Jonás se echó a reír y le abrió la puerta del copiloto a Roberta. El coche arrancó y se perdió en medio de la noche. Quince minutos después se estacionaron frente a un viejo y desvencijado edificio de departamentos en medio de una calle sin iluminación. Los alrededores estaban desiertos y en completo silencio cuando bajaron del coche. Roberta comenzó a preguntarse si no había cometido un error accediendo a acompañarlo.

—Lo único que te voy a pedir es que no digas nada—le advirtió Jonás mientras entraban al vestíbulo y se dirigían hacia las escaleras—. Déjame hablar a mí.

Roberta se limitó a asentir con un imperceptible movimiento de cabeza. Al llegar al tercer piso, Jonás se detuvo frente al departamento número 303 y tocó cuatro veces a la puerta. La estruendosa música de órgano que se escuchaba adentro se detuvo de súbito.

—¿Quién? —gritó una voz desde el interior.

—¡ABOExpress servicio a domicilio! —respondió Jonás.

Del otro lado de la puerta se escucharon pasos y después el sonido de múltiples seguros y cerrojos abriéndose.

—Y a todo esto, ¿dónde está el pedido? —le preguntó Roberta a Jonás cuando se dio cuenta de que éste traía las manos vacías.

—¡Ya era hora! —exclamó un esquelético y ojeroso individuo en calzones que finalmente apareció detrás de la puerta—. Estaba apunto de marcar a la sucursal para ver qué había pasado.

—Le pido una disculpa. Nos ha estado fallando el sistema toda la noche —dijo Jonás mirando a Roberta—. Le traigo su orden: una mujer rubia, en sus veintes y de sangre tipo O+, ¿correcto?

—¡Oiga pero la pedí sin tatuajes! —respondió el hombre señalando el símbolo chino que Roberta tenía dibujado en el antebrazo.

—¿Qué está pasando aquí? —preguntó Roberta alarmada— ¿A dónde me trajiste, imbécil?

Jonás revisó el ticket de compra rascándose la cabeza.

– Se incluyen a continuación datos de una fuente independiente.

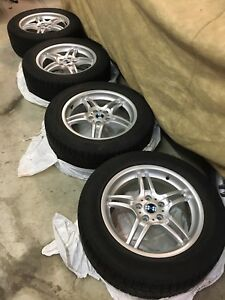 NOKIAN ALL WEATHER TIRES ON ALLOY RIMS - 3000KM - FITS BMW X5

—Aquí no dice nada de tatuajes, señor. Seguro fue otro error del sistema. Si gusta se la puedo ir a cambiar pero tardaría de dos a tres horas.

—Así está bien —respondió el otro negando con la mano—. Me estoy muriendo de hambre y para cuando regreses ya habrá amanecido.

—¿Qué es esto? —gritó Roberta cada vez más alterada y dando unos pasos hacia atrás— ¡No me toquen!

—De nuevo una disculpa, señor —dijo Jonás sujetando a Roberta con firmeza— Serían cinco mil pesos. Su pago es en efectivo, ¿verdad?

—Así es —respondió el hombre sacando los billetes de su cartera—. Por cierto, tengo un cupón del 20% de descuento.

—Los cupones sólo son validos para pedidos entre semana, caballero.

—Bueno. No importa. Quédese con el cambio.

El hombre acercó entonces su cadavérico rostro al cuello de Roberta y con una tétrica sonrisa dejó asomar dos enormes colmillos manchados de sangre. Roberta gritó horrorizada e intentó alejarse corriendo hacia las escaleras, en donde fue rápidamente atajada y sometida por Jonás, que después de forcejear un poco finalmente logró controlarla y empujarla hacia adentro del departamento con un diestro movimiento.

—Le recomiendo tener cuidado porque como puede ver, su orden viene un poco caliente —dijo a manera de despedida entre alaridos de Roberta—. Espero que la comida sea de su agrado y en ABOExpress esperamos volver a verlo muy pronto. Que tenga bonita noche.